GOAL OF THE EXERCISE: Reproduce the passage from the text on the origins of JP's Delights, between "My background is" and "Florida Atlantic University.", inclusive.

My background is in arts and sciences. I graduated from the University of Florida with degrees in Anthropology, Art History, and Zoology. I went on to graduate with a masters degree in Biology from Florida Atlantic University.
I bounced around the globe traveling through more than 38 countries in the last 16 years. I found an appreciation for different cultures and foods.
In between, I discovered a new species of naked amoebae, designed a sea turtle exhibit for a local county nature center, participated in an archaeological dig in Israel, worked on eradicating the invasive Brazilian Pepper and Air Potato species, researched diversity on coral reefs in Australia, made it onto the silver screen as a precision driver, and volunteered with a wildlife care center in South Florida before temporarily moving to Maine to teach conservation ecology. I returned and briefly worked for a major research and medical university in South Florida reading and approving all the medical research that was taking place on campus ensuring compliance and a high standard of ethics. When my father was diagnosed with esophageal cancer I saw a need for patient advocates and so I became one self-employed. After the university closed my department I took a while to look around and regroup.
I came back to my love of entertaining with the kitchen being at the center of our happy home. I always had a passion for cooking and the science behind it a la Alton Brown chemistry. This past January 2019 I was organizing a trip to the South Florida Fair and I stumbled upon their culinary competition. On a spontaneous lark, I entered that very instant being the day before the competition. I made my famous Monkey Butter and ended up taking 1st place and winning the blue ribbon and large trophy.
After a couple of weeks of rumination and serendipity, JP's Delights was born.
The name JP's Delights is for my dad, John-Paul, who inspired me to follow my dreams. Unfortunately, he passed away 2 months before the initial start of JP's Delights after an 11 month battle with stage 4 esophageal cancer. This is my motivation for donating 10% towards esophageal cancer research.

(Items from a dataset)
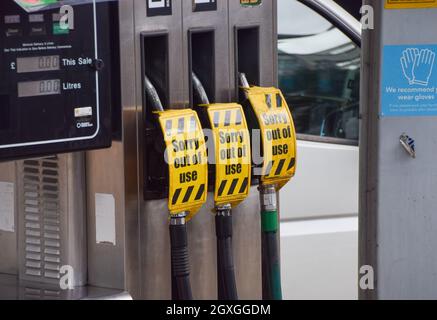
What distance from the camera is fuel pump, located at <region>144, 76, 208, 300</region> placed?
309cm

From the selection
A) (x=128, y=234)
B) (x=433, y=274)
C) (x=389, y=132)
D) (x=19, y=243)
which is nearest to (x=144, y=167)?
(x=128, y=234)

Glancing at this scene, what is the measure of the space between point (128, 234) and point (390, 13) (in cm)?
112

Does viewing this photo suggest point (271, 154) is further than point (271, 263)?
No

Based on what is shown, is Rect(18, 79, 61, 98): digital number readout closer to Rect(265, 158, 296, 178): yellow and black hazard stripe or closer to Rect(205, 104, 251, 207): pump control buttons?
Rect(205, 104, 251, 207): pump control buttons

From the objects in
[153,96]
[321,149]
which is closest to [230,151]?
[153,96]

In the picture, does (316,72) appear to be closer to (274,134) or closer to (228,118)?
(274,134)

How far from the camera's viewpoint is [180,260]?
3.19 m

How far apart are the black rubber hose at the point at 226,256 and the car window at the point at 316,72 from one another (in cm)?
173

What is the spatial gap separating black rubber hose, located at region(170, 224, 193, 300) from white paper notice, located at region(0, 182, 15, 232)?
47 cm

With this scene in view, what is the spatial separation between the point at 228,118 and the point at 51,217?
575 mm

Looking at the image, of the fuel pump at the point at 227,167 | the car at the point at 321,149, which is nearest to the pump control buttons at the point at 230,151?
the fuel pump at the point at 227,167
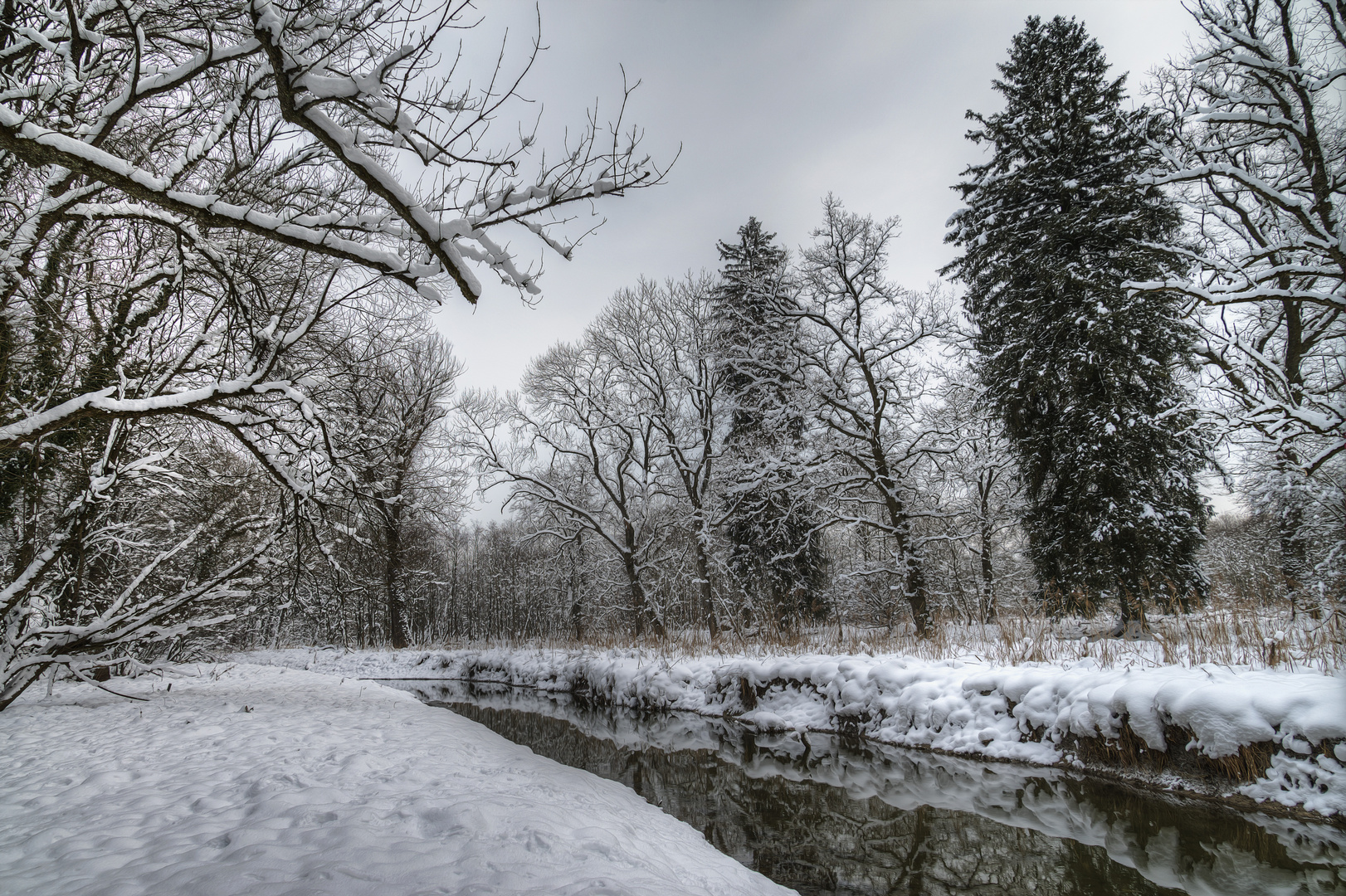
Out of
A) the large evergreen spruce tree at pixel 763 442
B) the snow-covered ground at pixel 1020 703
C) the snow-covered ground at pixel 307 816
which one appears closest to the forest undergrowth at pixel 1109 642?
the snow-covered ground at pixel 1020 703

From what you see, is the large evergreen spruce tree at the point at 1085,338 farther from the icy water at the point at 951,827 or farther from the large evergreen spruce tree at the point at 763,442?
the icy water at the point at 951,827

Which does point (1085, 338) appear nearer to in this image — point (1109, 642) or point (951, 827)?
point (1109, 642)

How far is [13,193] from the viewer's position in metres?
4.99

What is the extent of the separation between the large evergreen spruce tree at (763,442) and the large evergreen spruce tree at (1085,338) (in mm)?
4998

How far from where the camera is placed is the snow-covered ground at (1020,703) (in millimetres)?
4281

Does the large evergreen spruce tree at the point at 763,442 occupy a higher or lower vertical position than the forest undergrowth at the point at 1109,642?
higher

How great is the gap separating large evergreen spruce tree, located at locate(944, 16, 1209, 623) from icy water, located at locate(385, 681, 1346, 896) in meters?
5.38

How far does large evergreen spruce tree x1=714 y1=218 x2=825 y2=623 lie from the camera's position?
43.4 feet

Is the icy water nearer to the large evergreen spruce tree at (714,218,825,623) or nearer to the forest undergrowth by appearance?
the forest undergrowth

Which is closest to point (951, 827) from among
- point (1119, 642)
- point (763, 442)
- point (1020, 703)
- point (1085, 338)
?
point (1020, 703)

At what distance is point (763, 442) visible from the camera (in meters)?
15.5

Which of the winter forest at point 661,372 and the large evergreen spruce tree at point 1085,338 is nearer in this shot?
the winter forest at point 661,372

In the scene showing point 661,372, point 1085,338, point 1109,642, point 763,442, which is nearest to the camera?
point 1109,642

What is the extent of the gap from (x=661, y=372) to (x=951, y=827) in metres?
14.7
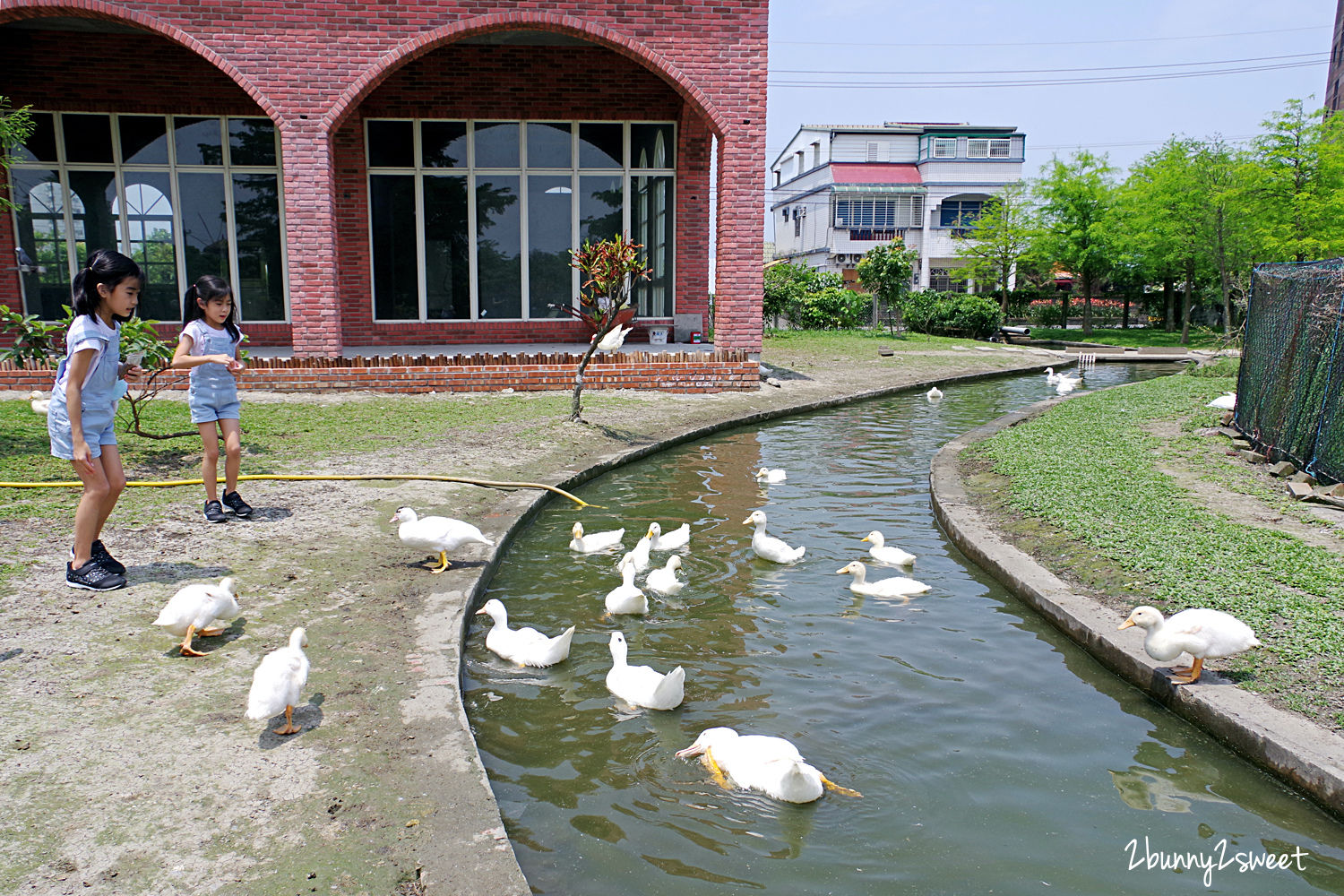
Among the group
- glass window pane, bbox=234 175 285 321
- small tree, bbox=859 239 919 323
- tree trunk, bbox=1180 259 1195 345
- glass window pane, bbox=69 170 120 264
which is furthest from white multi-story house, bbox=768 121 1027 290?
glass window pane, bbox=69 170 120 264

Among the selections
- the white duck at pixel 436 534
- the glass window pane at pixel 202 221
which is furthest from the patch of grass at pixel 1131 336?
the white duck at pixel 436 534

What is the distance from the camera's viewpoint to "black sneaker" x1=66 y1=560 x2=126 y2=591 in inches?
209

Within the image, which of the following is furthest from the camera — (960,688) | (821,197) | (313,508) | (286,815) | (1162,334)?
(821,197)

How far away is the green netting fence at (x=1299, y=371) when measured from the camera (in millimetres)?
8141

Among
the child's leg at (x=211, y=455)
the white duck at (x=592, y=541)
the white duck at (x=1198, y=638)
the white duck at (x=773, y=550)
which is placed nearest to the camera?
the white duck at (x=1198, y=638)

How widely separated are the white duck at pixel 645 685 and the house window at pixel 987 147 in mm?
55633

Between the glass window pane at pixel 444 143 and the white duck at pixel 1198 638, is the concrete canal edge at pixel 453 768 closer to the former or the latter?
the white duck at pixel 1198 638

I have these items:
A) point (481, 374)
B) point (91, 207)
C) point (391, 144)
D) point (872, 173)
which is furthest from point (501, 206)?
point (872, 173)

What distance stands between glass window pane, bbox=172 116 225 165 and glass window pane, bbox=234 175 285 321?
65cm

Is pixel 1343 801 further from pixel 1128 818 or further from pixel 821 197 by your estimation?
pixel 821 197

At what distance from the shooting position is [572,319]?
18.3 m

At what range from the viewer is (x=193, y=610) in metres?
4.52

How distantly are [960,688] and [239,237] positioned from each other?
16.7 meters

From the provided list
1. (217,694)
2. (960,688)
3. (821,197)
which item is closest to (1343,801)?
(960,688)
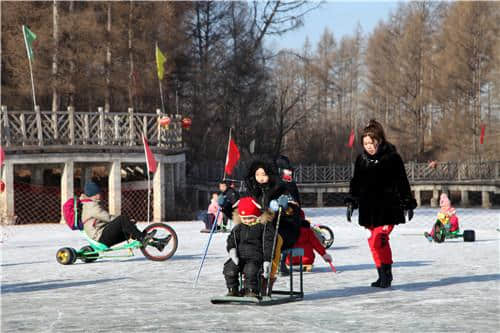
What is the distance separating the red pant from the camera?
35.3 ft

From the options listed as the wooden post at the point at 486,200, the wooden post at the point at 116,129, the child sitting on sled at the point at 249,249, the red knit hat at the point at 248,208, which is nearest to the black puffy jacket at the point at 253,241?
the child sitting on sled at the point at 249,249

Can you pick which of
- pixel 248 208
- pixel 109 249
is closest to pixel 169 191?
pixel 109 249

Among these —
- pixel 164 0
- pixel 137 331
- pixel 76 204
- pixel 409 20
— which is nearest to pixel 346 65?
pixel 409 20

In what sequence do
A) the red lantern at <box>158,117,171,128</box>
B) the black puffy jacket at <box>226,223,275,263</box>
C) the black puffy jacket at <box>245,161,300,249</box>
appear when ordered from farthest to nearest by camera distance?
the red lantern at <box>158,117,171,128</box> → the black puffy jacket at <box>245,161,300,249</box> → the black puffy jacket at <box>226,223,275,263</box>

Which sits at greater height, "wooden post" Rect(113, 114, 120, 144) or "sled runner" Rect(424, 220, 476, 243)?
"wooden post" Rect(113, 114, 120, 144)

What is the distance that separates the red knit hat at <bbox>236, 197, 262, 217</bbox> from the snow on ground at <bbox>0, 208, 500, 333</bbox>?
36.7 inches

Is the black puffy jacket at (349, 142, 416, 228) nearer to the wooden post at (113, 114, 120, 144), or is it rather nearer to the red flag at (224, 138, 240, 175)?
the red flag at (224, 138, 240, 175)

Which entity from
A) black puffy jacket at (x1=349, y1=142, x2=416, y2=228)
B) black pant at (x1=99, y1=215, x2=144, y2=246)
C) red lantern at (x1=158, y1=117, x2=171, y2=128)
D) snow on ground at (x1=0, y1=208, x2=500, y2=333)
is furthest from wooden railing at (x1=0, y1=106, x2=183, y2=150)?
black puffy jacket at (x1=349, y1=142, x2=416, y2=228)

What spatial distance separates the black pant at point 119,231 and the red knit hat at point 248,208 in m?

TASK OUTPUT:
My background is in arts and sciences. I graduated from the University of Florida with degrees in Anthropology, Art History, and Zoology. I went on to graduate with a masters degree in Biology from Florida Atlantic University.